ECLI:NL:CRVB:2018:807
Centrale Raad van Beroep
- Hoger beroep
- O.L.H.W.I. Korte
- W.F. Claessens
- J.T.H. Zimmerman
- Rechtspraak.nl
Hoger beroep inzake recht op AIO-aanvulling en inlichtingenverplichting met betrekking tot CIN-nummers
In deze zaak gaat het om een hoger beroep tegen de uitspraak van de rechtbank Zeeland-West-Brabant, waarin de Sociale Verzekeringsbank (Svb) het recht op AIO-aanvulling van appellanten heeft opgeschort en ingetrokken. Appellanten, die bijstand ontvingen op basis van de Participatiewet (PW), hebben geweigerd hun Carte d’Identité Nationale (CIN-nummer) te verstrekken, wat de Svb noodzakelijk achtte voor het uitvoeren van een onderzoek naar hun vermogen in Marokko. De Raad voor de Rechtspraak oordeelt dat het CIN-nummer op zichzelf geen gegeven is dat van invloed kan zijn op het recht op AIO-aanvulling, maar dat de appellanten wel degelijk een medewerkingsverplichting hebben geschonden door het niet verstrekken van dit nummer.
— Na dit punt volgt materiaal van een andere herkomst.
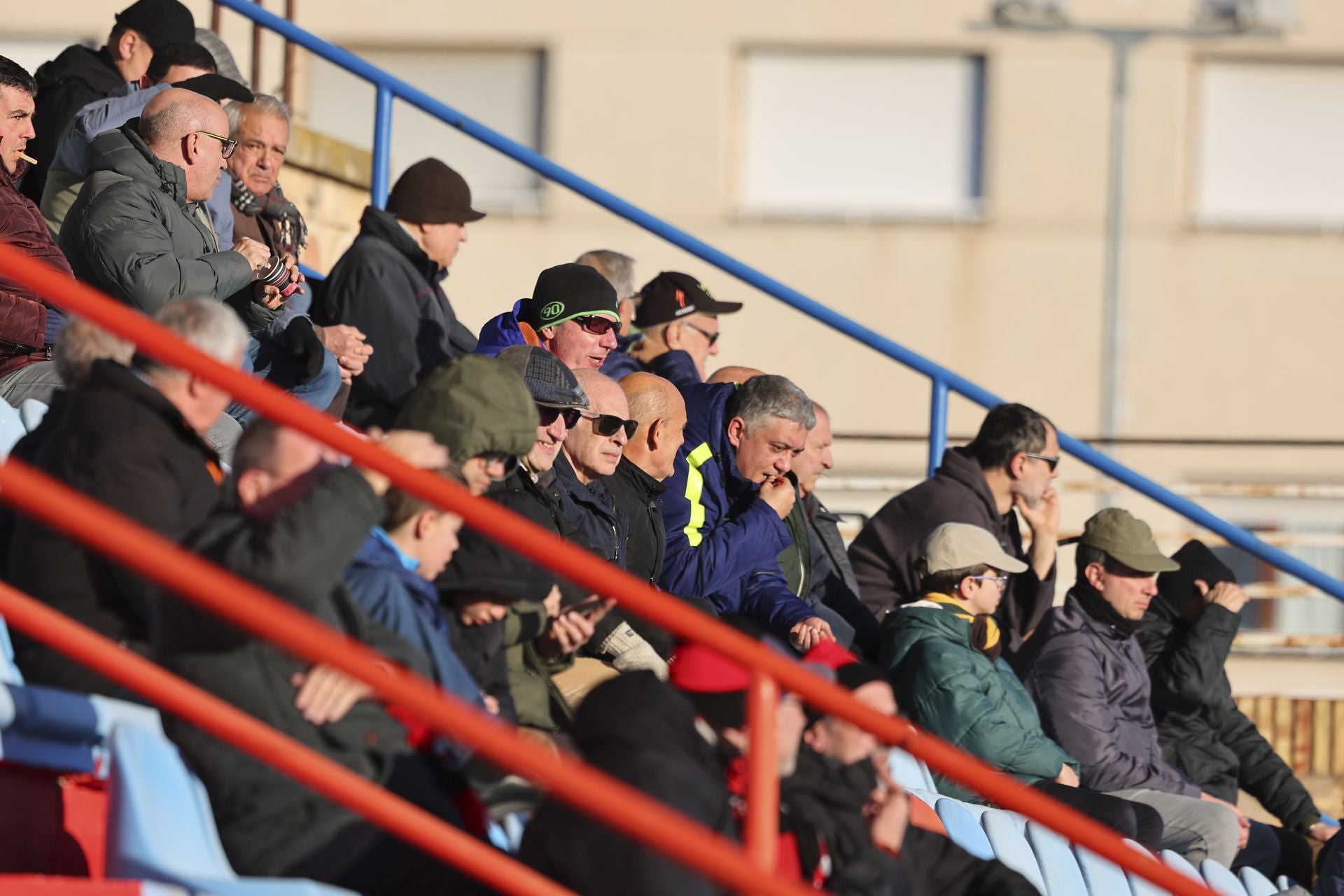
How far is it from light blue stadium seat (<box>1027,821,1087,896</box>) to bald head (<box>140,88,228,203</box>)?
275 cm

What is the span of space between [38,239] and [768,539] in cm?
213

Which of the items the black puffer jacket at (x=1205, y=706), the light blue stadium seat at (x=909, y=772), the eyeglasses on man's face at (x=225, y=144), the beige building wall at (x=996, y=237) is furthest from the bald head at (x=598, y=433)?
the beige building wall at (x=996, y=237)

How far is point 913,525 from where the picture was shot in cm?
671

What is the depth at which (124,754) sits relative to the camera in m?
3.21

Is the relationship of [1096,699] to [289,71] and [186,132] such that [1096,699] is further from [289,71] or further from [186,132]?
[289,71]

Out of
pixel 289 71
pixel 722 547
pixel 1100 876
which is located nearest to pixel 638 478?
pixel 722 547

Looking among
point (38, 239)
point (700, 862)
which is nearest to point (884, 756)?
point (700, 862)

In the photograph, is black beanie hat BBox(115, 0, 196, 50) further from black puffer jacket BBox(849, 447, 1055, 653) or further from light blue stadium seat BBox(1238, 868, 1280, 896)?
light blue stadium seat BBox(1238, 868, 1280, 896)

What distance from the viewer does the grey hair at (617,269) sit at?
23.5ft

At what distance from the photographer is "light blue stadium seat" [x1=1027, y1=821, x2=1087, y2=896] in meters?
5.19

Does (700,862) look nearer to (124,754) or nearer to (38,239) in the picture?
(124,754)

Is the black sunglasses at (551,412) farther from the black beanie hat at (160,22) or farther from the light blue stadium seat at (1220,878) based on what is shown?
the black beanie hat at (160,22)

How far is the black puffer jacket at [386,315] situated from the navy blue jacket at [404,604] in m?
2.48

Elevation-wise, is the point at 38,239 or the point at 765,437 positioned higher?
the point at 38,239
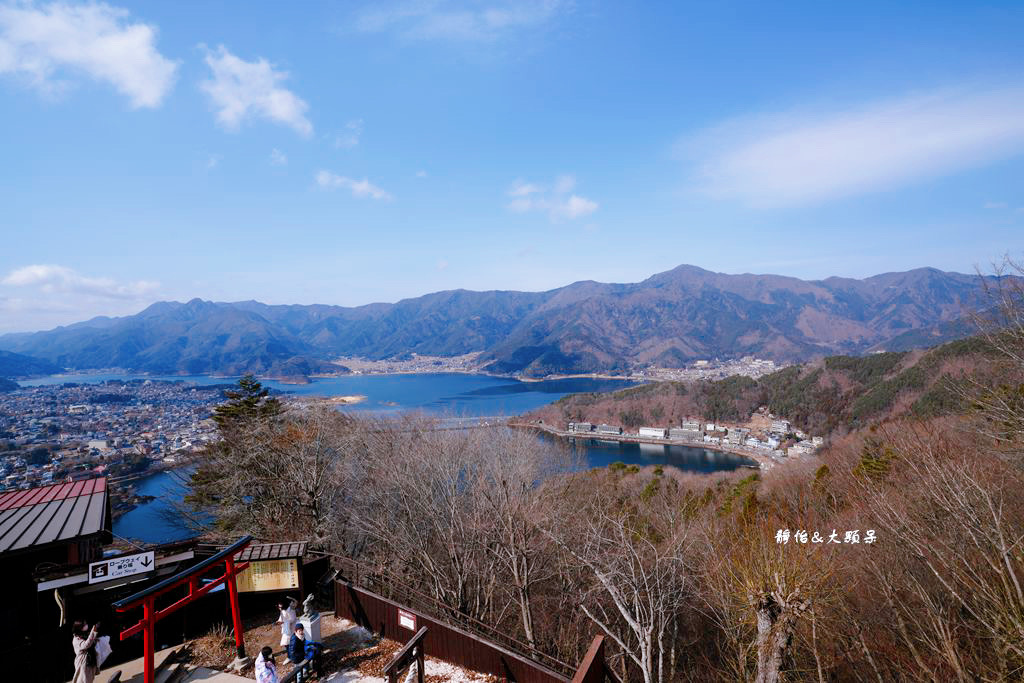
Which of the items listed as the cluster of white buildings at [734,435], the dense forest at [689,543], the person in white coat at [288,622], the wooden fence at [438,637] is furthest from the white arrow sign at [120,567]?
the cluster of white buildings at [734,435]

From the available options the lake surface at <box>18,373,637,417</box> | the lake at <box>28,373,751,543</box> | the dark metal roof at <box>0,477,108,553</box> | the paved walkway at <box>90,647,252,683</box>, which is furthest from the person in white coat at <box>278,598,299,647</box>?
the lake surface at <box>18,373,637,417</box>

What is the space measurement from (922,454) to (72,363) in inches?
8490

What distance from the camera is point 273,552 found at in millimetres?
7484

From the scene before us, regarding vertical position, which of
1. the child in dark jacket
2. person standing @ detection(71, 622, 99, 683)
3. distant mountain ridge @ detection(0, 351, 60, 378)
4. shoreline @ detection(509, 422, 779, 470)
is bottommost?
shoreline @ detection(509, 422, 779, 470)

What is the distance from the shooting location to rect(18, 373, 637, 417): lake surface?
8281 centimetres

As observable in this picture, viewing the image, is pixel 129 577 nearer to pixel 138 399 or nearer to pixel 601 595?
pixel 601 595

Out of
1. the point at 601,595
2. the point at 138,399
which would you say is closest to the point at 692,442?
the point at 601,595

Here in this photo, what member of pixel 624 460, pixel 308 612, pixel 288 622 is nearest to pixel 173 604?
pixel 288 622

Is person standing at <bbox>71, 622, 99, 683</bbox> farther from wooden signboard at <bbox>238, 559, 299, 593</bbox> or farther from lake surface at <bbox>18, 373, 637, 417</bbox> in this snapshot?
lake surface at <bbox>18, 373, 637, 417</bbox>

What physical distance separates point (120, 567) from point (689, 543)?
10904mm

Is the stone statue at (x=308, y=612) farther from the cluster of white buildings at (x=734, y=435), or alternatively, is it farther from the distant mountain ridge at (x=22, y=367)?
the distant mountain ridge at (x=22, y=367)

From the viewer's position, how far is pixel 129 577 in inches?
237

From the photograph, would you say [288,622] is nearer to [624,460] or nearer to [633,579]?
[633,579]

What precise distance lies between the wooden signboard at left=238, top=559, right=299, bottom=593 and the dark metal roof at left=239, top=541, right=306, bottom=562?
151 mm
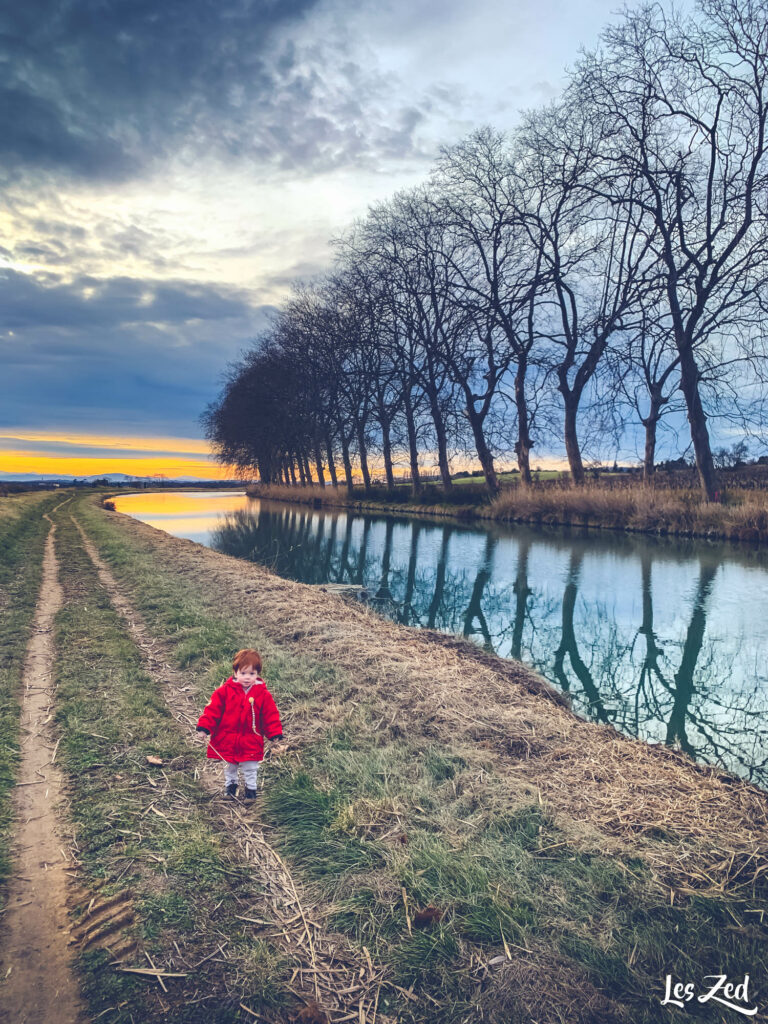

De Svb was bevoegd om het recht op AIO-aanvulling op te schorten en in te trekken, omdat appellanten onvoldoende hebben meegewerkt aan het onderzoek. De Raad bevestigt de uitspraak van de rechtbank en stelt dat appellanten geen rechtvaardiging hebben voor hun weigering om het CIN-nummer te verstrekken, aangezien dit nummer essentieel is voor de verificatie van hun gegevens in Marokko. De uitspraak benadrukt de verplichtingen van bijstandsontvangers om relevante informatie te verstrekken en de bevoegdheden van de Svb om onderzoek te doen naar de rechtmatigheid van bijstandsverlening.